Sunday, June 08, 2008
the amount of me spending in shopping is going higher and higher day by day. i spent a total of $600 including daddy's father's day present. im in love with my new bag. i have 3 new bags! (: sadly, mummy refused to get me this bag because she insisted that i have lots of bags. which i dont. another sad news is that, i didn get any new shoes!!! only one new flats from this gss. how sad. still, i bought lots of apparels which make me super happy.

I LOVE SHOPPING
DEEPLY IN LOVE WITH IT
I WANT TO BE RICH TO SHOP
HAHA
Wednesday, June 04, 2008
HAPPY BIRTHDAY TWINNAY! (:

i watched my first M18 movie- SEX AND THE CITY yesterday at ps. its a really good movie. i want a girlfriend like carrie! isn it just so nice to receive a louis vuitton bag from your girlfriend? haha... but the reality is that we're not as rich as them. after watching the movie, i just feel like shopping even more. kekeke... and the way charlotte look at guys, its just so amusing. i have the urge to buy the books but i have no money after all the shopping. i went to posb to withdraw more money and i realised my bank is depleting at a faster rate than i thought. ): i hate it when mummy doesn give me allowance during holidays when she knows that daddy gives me money. the worst thing is, i have to pay for father's day dinner as well. I AM BROKE!!!

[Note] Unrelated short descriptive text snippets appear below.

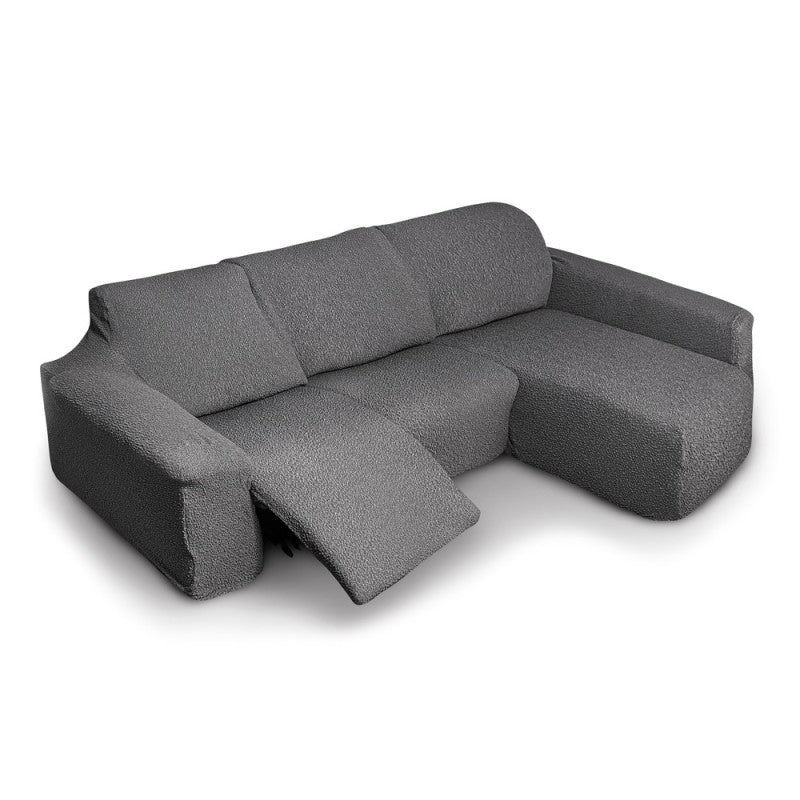 Funda Superelástica Chaise Longue Relax Roque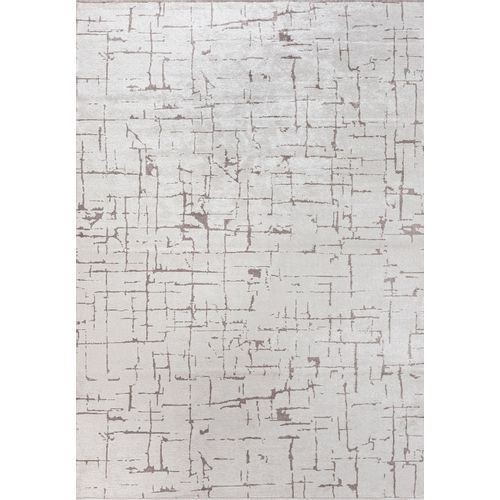 Tepih GALAXY DARK GREY, 200 x 250 cm slika 1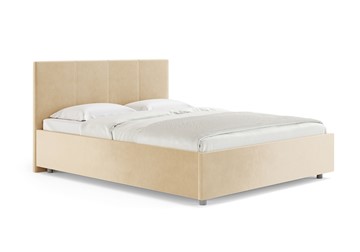 Двуспальная кровать Prato 180х200 с основанием в Челябинске - предосмотр 4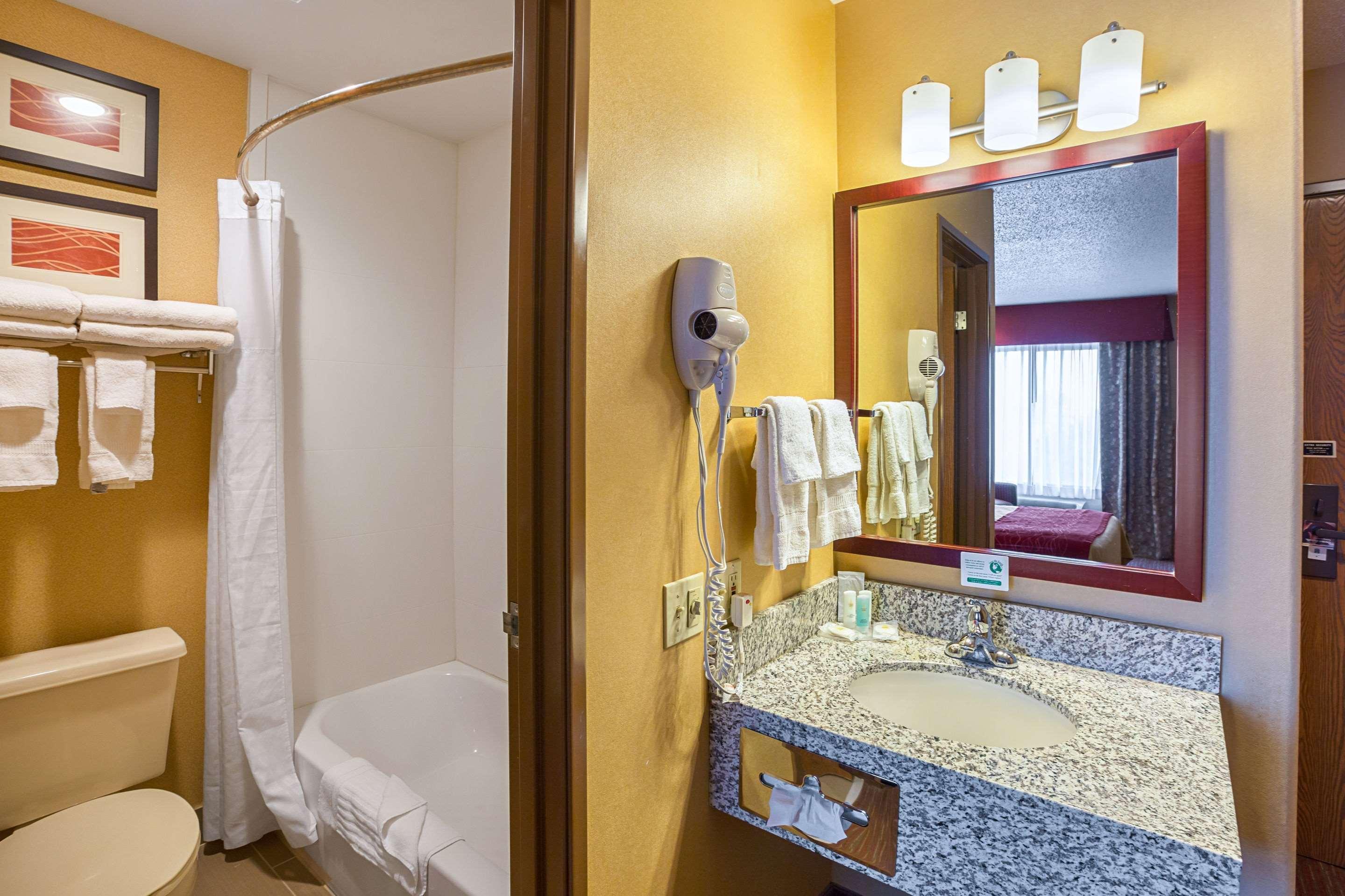 Quality Inn York Esterno foto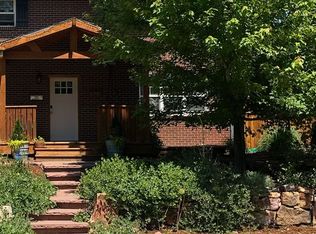 3745 Cloverleaf Dr, Boulder, CO 80304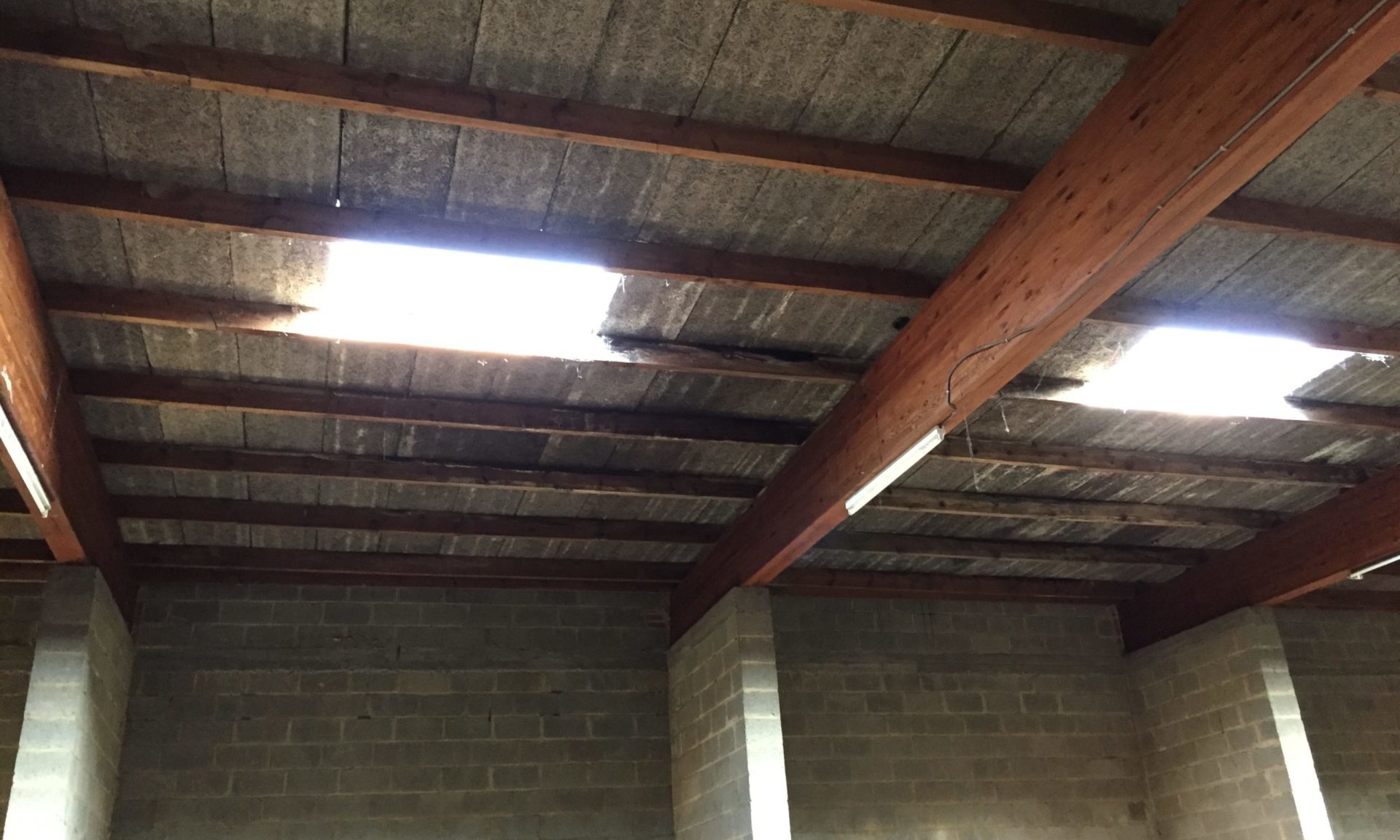 Sigma ingénieurs réalise des expertises de tous les problèmes de stabilité du bâtiment existant et propose une analyse des désordres et pathologies constatés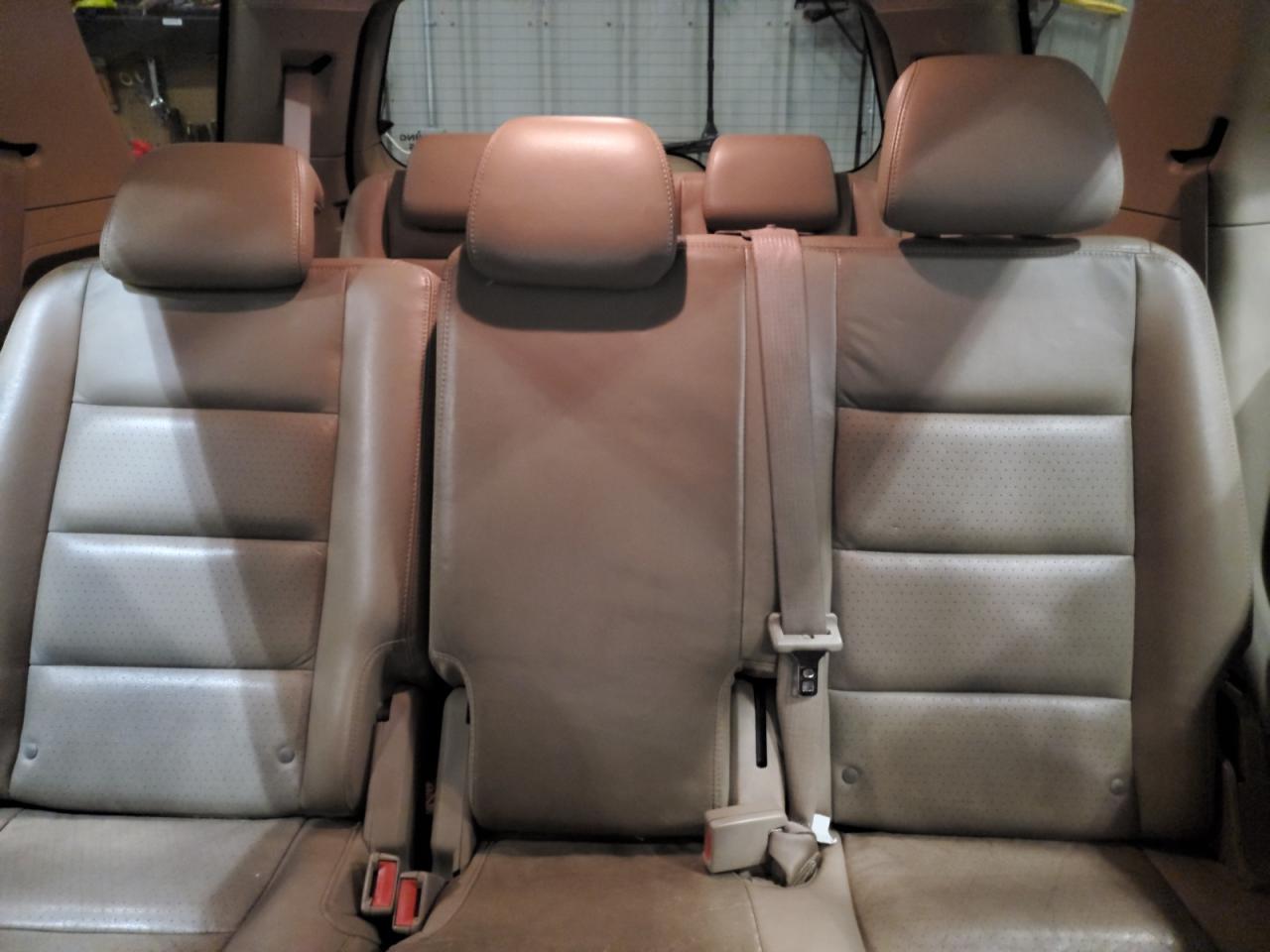 2007 Ford Freestyle - Image 10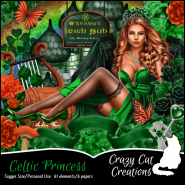 CCC_Celtic Princess PU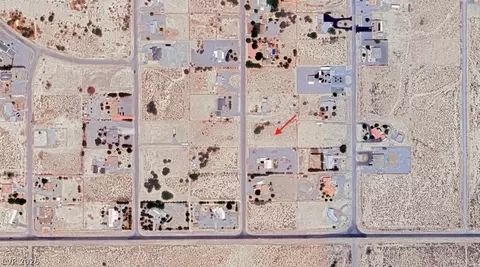 3891 S National Ave, Pahrump, NV 89048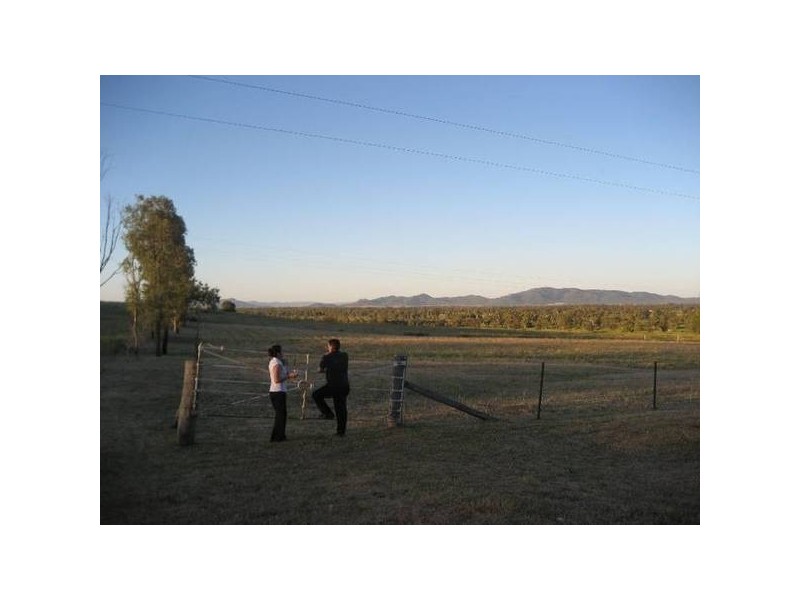 145 Kamilaroi Road, Gunnedah NSW 2380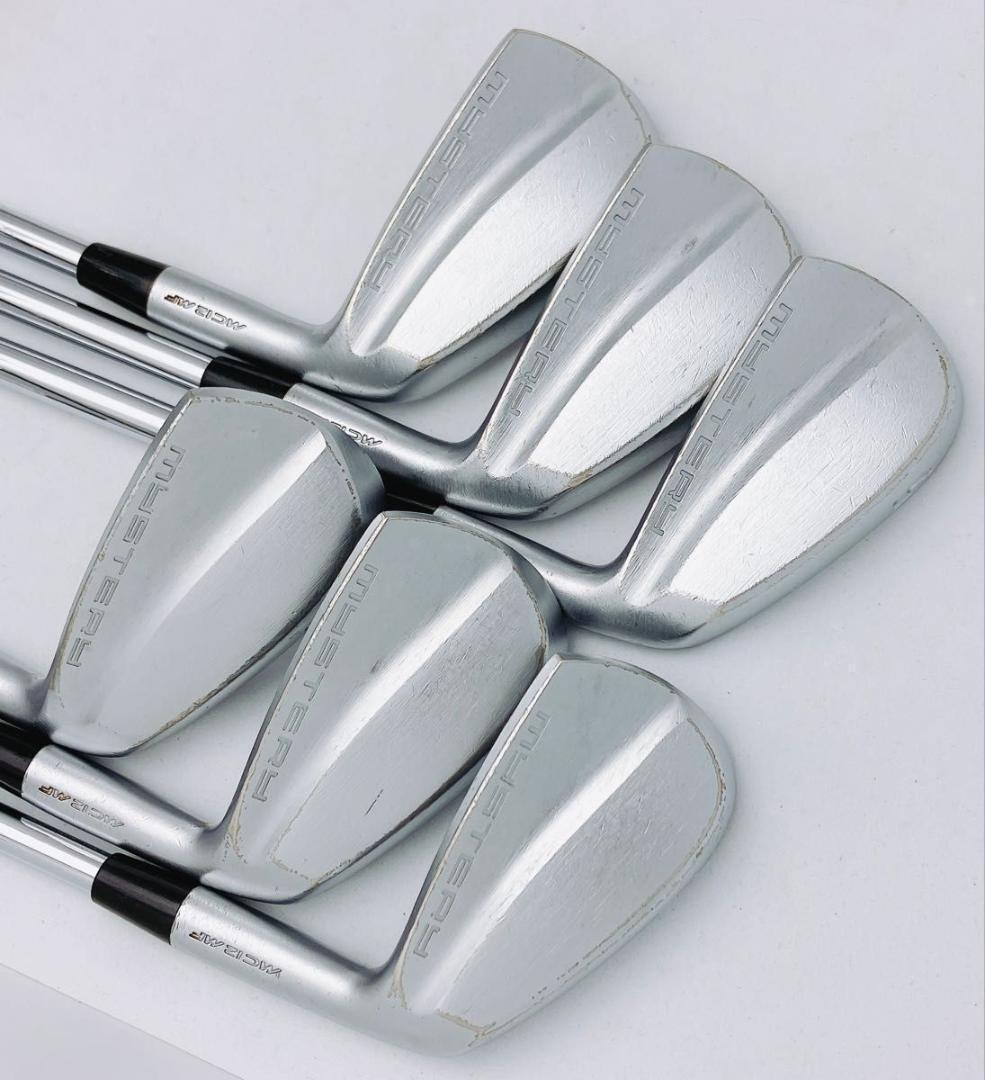 ビンテージ super stick 17種類 可変式ゴルフクラブ｜Yahoo!フリマ（旧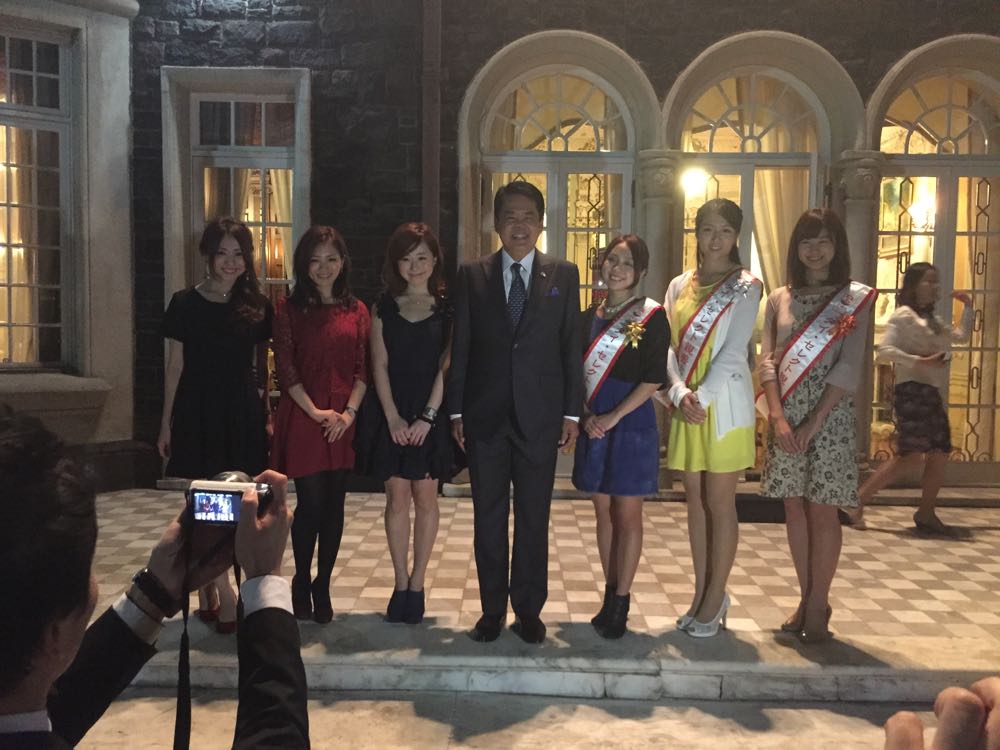 トムヤンクンうまっ！タイ王国大使館でタイ料理をいただきました image 6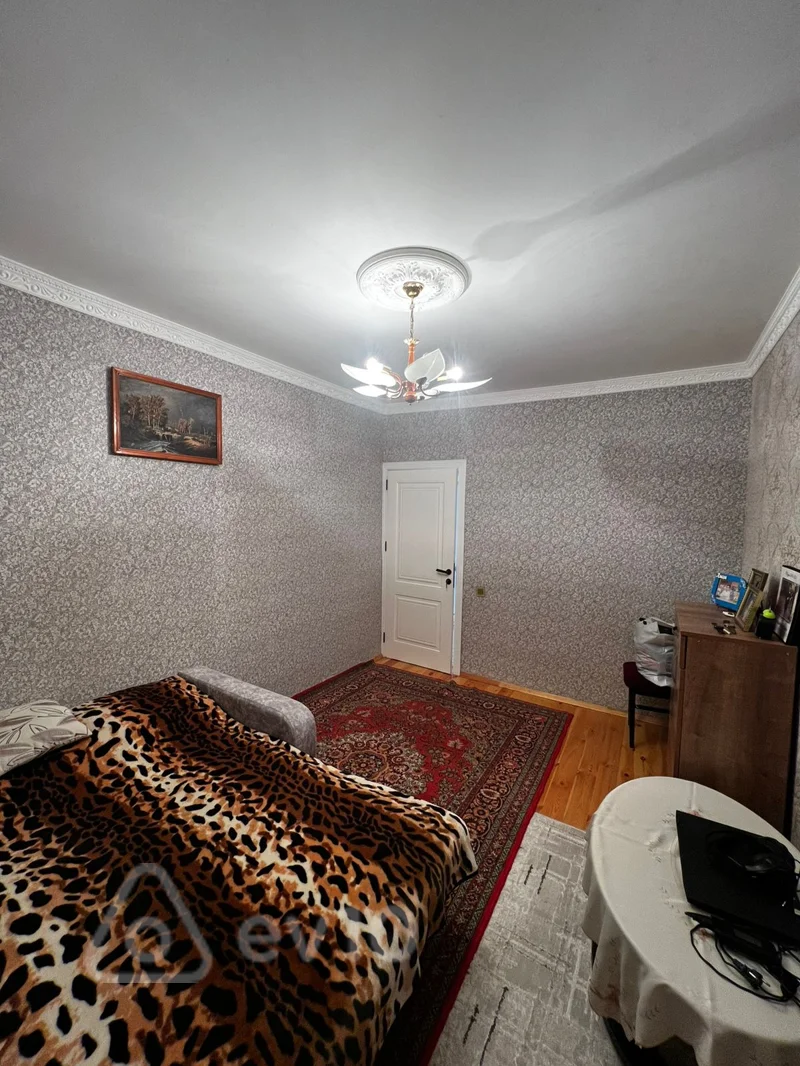 3 otaqlı mənzil, 80 m², Bakixanov qesebesi — Mənzil, Bakı (6)
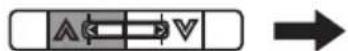 Gewiss GW12771VT - TEXTEINGABE - 1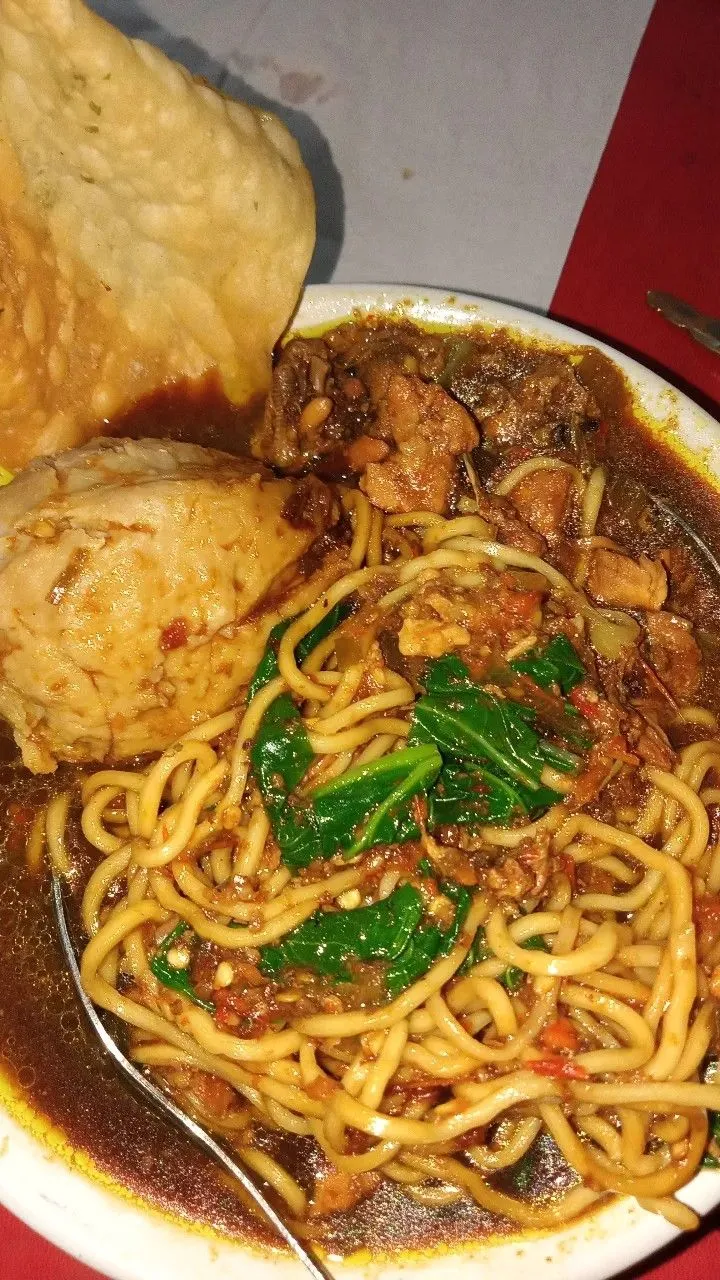 Kumpulan Foto Mie Ayam Paling Enak Terbagus dan Terlengkap 17 Foto Mie Ayam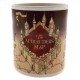 Mug Thermoréactif Harry Potter formule magique Carte du Maraudeur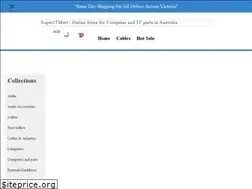 Sites similar to superitmart.com.au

anyways, back to yesterday, i went for threading at bishan. and oh my god, i nearly died. its freaking pain and it really test your level of endurance. haha. i teared when stella threaded my eyebrow. its like my limit. i was wiggling my toes like crazy. but its quite shiok to see your face so so clean after threading. im determined to go threading every month. (:

saw darren at ps after leaving him a message that i haven been seeing him ever since he went to vj. haha. so qiao. i bet he felt that i looked old yesterday. but i had no choice... i was afraid they would check our ic but i managed to enter. heehee... only took one picture yesterday. ): lazy upload.

gonna play badminton later with SAC. funfun. :P meanwhile, i should try to study for another 2h. haha.